EXCERPTED TEXT —
The good news is we’ve now got something in common with the Dallas Mavericks; the bad news is it’s not a high-powered offense, a win-at-any-cost owner, a superstar forward, or League championship aspirations. It’s being victimized by phantom foul calls on Dwyane Wade. D-Wade lit us up for 35 points, approximately 34 of which came from the free throw line. Some of the “fouls” called on him were downright farcical, coming either well before or well after he’d taken his shot. I propose Wade change his Converse marketing slogan to “Fall down 7 times, shoot 14 three throws.” The officiating was so cumbersome and intrusive that it even compelled commentator Adrian Branch to say that Wade has “the gift of getting calls,” which is about as cynical as AB can get.
That’s it! I finally have a “bad guy” team to root against. When it comes to other teams, I’m usually unmoved emotionally (other than maybe feelings of disgust for the Knicks), but from now on the Heat cannot lose by enough to suit me. I want them to garner a losing record and fail to qualify for the playoffs. And it really has nothing to do with any boorish personalities on their team or something like that—it’s just too laborious to watch their games if fouls are called on every possession. I want the League’s prevailing style to continue trending toward open freeform, but the Heat are causing it to devolve; this game was like a Knicks-Bulls game from 1994.
As for the game itself, Heat coach Pat Riley was in clear dartboard/throw-it-out-there-and-see-what-sticks mode, starting some guy named Dorell Wright over Antoine Walker and giving Jason Kapono enough playing time to accumulate 4 fouls (note: this was also a homecoming for Kapono, who played for us two years ago, although its level of significance would be several rungs below Joey Harrington’s return to Detroit on Thanksgiving). Otherwise, the usual Heat suspects, Gary Payton, Jason Williams, Alonzo Mourning, and Udonis Haslem did their thing, which is to say they took their proper places at the lane for Wade’s endless free throws. Sorry, I guess I shouldn’t shortchange them like that, I’m just frustrated. Mourning actually did the best job on Emeka Okafor all year, limiting him to just 9 points and 11 rebounds. And 5 fouls.

TASK ITEM —
Return the part of the game recap starting with "As for the game" and going on through "And 5 fouls.", word for word. The lines that come next have no connection to the game recap.

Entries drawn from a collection
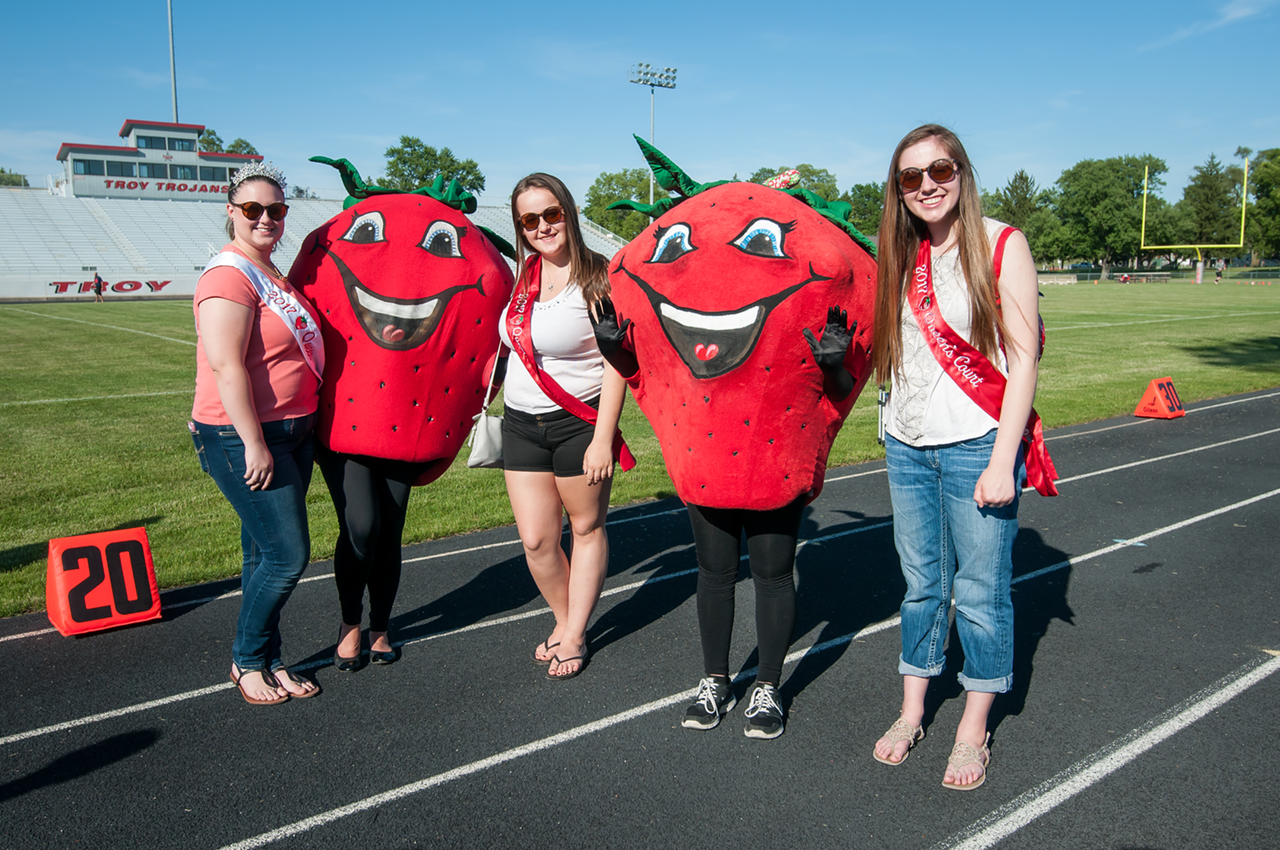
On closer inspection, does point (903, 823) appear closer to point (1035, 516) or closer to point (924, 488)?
point (924, 488)

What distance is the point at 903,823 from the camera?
2.87 metres

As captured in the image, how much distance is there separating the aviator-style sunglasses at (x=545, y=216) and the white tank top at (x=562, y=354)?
28 cm

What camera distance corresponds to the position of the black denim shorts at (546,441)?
3633 mm

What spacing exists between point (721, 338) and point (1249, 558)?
4.60 meters

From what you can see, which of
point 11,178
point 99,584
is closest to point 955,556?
point 99,584

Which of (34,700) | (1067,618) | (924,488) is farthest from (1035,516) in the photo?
(34,700)

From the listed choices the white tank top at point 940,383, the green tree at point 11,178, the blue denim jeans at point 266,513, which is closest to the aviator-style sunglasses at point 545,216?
the blue denim jeans at point 266,513

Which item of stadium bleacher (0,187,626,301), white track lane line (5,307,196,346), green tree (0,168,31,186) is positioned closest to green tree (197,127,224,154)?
green tree (0,168,31,186)

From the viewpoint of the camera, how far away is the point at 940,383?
2881 millimetres

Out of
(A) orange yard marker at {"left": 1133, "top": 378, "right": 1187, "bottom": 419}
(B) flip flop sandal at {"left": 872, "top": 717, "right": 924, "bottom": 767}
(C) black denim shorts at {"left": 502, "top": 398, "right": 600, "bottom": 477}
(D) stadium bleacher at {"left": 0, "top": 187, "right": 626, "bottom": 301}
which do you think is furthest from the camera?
(D) stadium bleacher at {"left": 0, "top": 187, "right": 626, "bottom": 301}

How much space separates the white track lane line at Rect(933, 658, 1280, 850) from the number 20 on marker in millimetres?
4140

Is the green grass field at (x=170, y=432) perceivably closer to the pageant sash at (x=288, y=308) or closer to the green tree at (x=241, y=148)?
the pageant sash at (x=288, y=308)

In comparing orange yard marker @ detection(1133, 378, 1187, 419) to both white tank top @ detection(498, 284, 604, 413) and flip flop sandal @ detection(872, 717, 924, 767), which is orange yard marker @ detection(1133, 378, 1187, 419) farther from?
white tank top @ detection(498, 284, 604, 413)

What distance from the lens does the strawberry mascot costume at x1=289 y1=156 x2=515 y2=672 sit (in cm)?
362
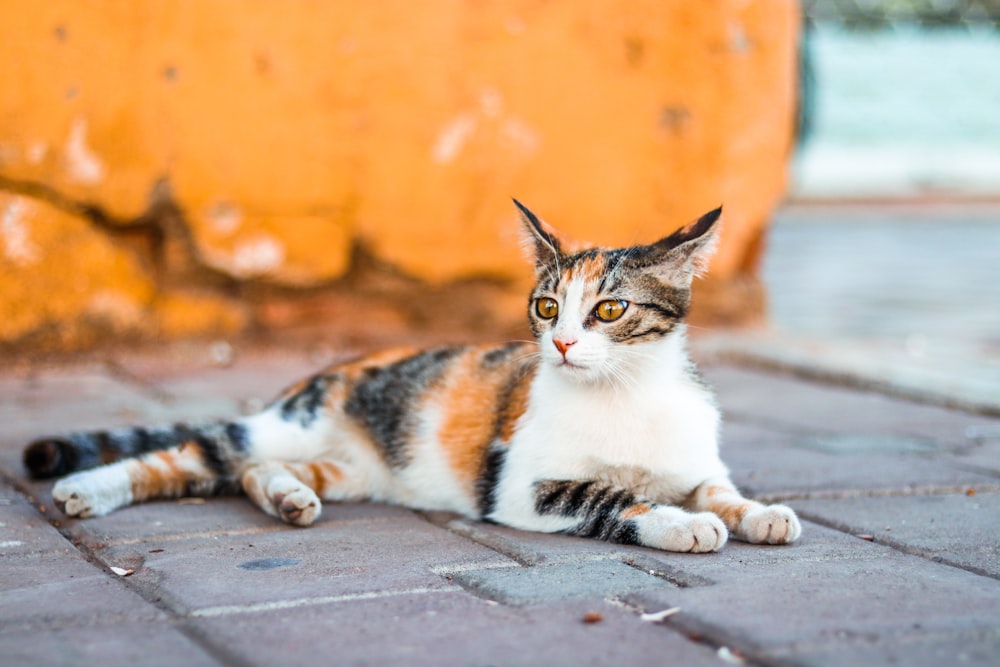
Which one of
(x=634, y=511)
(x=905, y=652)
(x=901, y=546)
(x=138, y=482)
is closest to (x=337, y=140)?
(x=138, y=482)

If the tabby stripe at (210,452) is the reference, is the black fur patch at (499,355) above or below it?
above

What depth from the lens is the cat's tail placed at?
360 cm

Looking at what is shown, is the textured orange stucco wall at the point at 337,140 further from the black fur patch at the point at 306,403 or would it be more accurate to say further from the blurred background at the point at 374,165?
the black fur patch at the point at 306,403

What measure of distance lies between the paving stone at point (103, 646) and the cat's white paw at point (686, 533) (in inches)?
48.2

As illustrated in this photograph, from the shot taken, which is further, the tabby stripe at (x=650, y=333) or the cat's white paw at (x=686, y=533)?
the tabby stripe at (x=650, y=333)

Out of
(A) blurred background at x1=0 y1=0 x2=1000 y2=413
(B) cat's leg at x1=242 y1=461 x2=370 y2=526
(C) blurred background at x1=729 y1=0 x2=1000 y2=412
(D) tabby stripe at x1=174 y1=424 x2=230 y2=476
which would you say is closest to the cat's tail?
(D) tabby stripe at x1=174 y1=424 x2=230 y2=476

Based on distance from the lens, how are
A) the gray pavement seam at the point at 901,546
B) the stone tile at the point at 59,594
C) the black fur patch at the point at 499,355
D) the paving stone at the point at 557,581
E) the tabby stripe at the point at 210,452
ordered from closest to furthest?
the stone tile at the point at 59,594 < the paving stone at the point at 557,581 < the gray pavement seam at the point at 901,546 < the tabby stripe at the point at 210,452 < the black fur patch at the point at 499,355

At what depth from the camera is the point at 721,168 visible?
6352 millimetres

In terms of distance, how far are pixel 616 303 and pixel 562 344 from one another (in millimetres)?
204

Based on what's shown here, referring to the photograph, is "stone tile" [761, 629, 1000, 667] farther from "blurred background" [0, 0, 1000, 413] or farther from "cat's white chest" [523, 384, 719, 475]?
"blurred background" [0, 0, 1000, 413]

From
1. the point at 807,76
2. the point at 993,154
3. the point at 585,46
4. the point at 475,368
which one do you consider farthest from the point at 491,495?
the point at 993,154

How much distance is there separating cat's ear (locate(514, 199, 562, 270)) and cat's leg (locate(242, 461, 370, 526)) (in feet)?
2.90

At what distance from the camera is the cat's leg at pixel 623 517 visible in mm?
3008

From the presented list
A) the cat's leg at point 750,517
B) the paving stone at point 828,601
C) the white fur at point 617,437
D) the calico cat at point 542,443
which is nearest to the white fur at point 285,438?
the calico cat at point 542,443
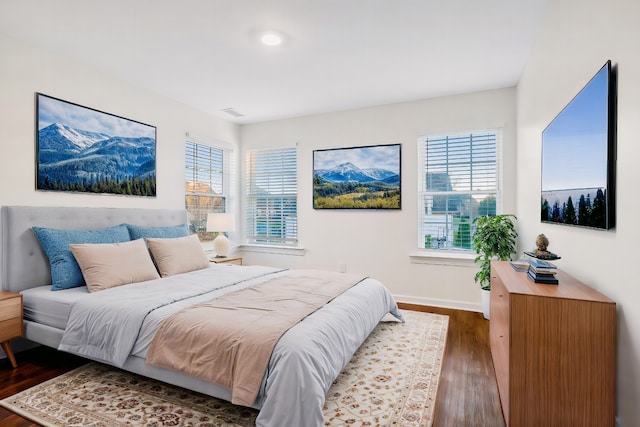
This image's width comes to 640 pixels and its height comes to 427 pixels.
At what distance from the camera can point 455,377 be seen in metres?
2.48

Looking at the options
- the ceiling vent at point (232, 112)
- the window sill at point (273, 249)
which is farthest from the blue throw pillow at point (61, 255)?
the window sill at point (273, 249)

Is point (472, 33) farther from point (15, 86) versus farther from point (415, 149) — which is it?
point (15, 86)

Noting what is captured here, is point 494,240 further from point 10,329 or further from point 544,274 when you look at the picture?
point 10,329

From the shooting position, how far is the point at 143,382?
238 cm

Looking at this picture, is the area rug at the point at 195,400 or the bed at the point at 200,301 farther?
the area rug at the point at 195,400

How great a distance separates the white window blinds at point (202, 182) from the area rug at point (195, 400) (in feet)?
7.99

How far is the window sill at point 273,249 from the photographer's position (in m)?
5.16

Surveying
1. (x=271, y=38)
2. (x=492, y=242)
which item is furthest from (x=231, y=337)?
(x=492, y=242)

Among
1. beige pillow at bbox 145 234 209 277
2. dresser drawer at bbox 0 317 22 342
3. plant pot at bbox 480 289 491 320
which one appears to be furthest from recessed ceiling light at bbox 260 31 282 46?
plant pot at bbox 480 289 491 320

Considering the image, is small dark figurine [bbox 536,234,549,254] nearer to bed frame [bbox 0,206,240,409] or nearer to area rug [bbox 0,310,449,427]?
area rug [bbox 0,310,449,427]

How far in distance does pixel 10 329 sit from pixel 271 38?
2918 mm

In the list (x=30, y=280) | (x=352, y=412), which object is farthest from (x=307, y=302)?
(x=30, y=280)

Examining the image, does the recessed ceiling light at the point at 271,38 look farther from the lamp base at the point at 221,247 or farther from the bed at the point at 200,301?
the lamp base at the point at 221,247

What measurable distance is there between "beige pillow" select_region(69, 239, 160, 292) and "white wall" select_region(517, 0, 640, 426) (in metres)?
3.21
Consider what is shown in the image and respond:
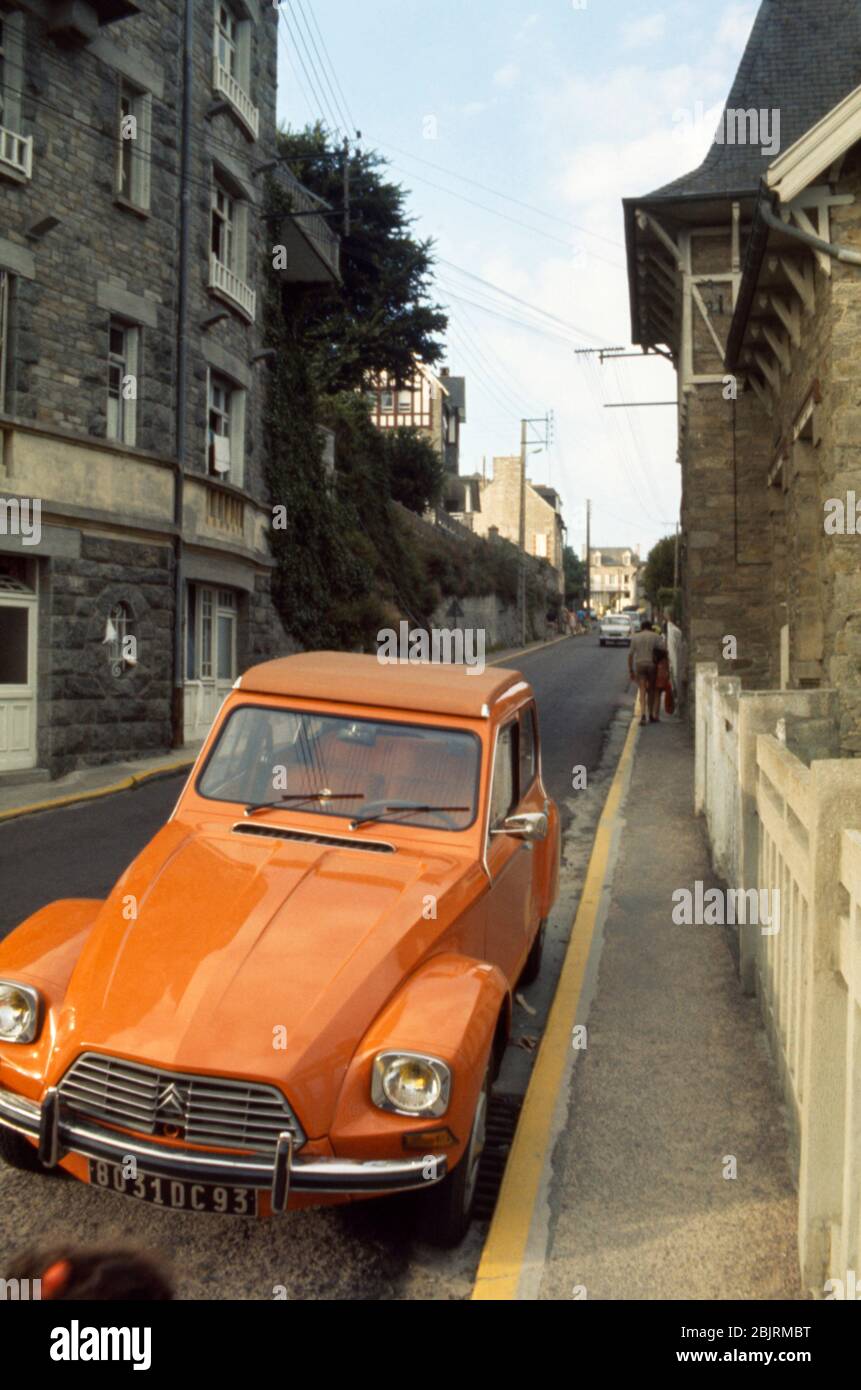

RESPONSE —
As for the game itself, Heat coach Pat Riley was in clear dartboard/throw-it-out-there-and-see-what-sticks mode, starting some guy named Dorell Wright over Antoine Walker and giving Jason Kapono enough playing time to accumulate 4 fouls (note: this was also a homecoming for Kapono, who played for us two years ago, although its level of significance would be several rungs below Joey Harrington’s return to Detroit on Thanksgiving). Otherwise, the usual Heat suspects, Gary Payton, Jason Williams, Alonzo Mourning, and Udonis Haslem did their thing, which is to say they took their proper places at the lane for Wade’s endless free throws. Sorry, I guess I shouldn’t shortchange them like that, I’m just frustrated. Mourning actually did the best job on Emeka Okafor all year, limiting him to just 9 points and 11 rebounds. And 5 fouls.